The directive is an acquis, its transposition, a step in going further. The concept of “long-term posting” brings only a partial solution to the “temporary nature” problem.
The temporary presence (or merely operation) of the sending company within the French territory is addressed, and not the presence of an individual posted worker.
The question is when the activity carried out, will not be failing anymore within the scope of the provisions of the Treaty dealing with services, and consequently, will be failing within the scope of the provisions dealing with the right of establishment(see to the context C-55/94 Gebhard, 30 November 1995, ECLI:EU:C:1995:411).
The European Court of Justice has provided guidance on the “borderline” between the freedom to provide services and establishment (however, the matter is complex).
Article L1262-3 of the French Labour Code, introduces the concept of “activity carried out within the national territory, on a regular, stable and continuous basis”. In such situations, the employer is subject to the Labour Code’ provisions applicable to undertakings established within the national territory.

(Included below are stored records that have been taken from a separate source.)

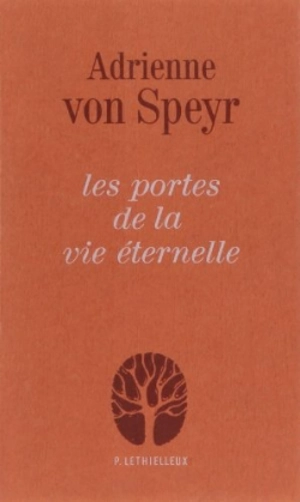 Les Portes de la vie éternelle - Adrienne von Speyr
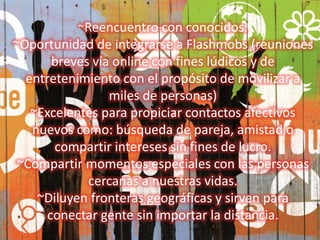 ~Reencuentro con conocidos. 
~Oportunidad de integrarse a Flashmobs (reuniones 
breves vía online con fines lúdicos y de 
entretenimiento con el propósito de movilizar a 
miles de personas) 
~Excelentes para propiciar contactos afectivos 
nuevos como: búsqueda de pareja, amistad o 
compartir intereses sin fines de lucro. 
~Compartir momentos especiales con las personas 
cercanas a nuestras vidas. 
~Diluyen fronteras geográficas y sirven para 
conectar gente sin importar la distancia. 
 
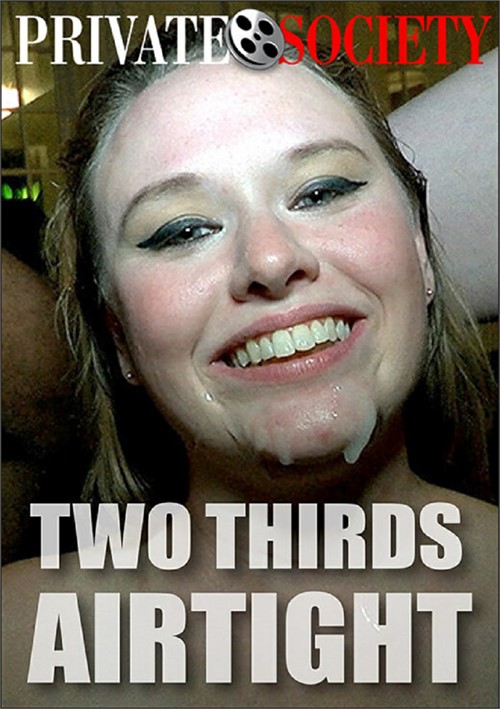 Two Thirds Airtight Porn Movie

Pursuant to Article L8221-1 read in conjunction with Article L8221-3, a regular, stable, and continuous activity, triggers the breach of concealed employment by dissimulation of activity.
Pursuant to Article L8224-1, such a breach may result in three years' imprisonment, and a fine of EUR 45.000.
The ECJ has ruled that : “No provision of the Treaty affords a means of determining, in an abstract manner, the duration or frequency beyond which the supply of a service or of a certain type of service in another Member State can no longer be regarded as the provision of services within the meaning of the Treaty” (C-215/01, Schnitzer, 11 December 2003, ECLI:EU:C:2003:662).
As regards France, it follows from the current jurisprudence that the means of determining the borderline between the freedom to provide services and establishment, might override expectations.
It is hard to determine ex ante criteria as regards when an undertaking will be deemed to carry out a regular, stable, and continuous activity in France. A case-by-case assessment is required. However, it is easier to prevent, rather than reverse such a presumption.
With simple words, better to seek for advice before posting workers, rather than after receiving a courier from the French Labour Ministry.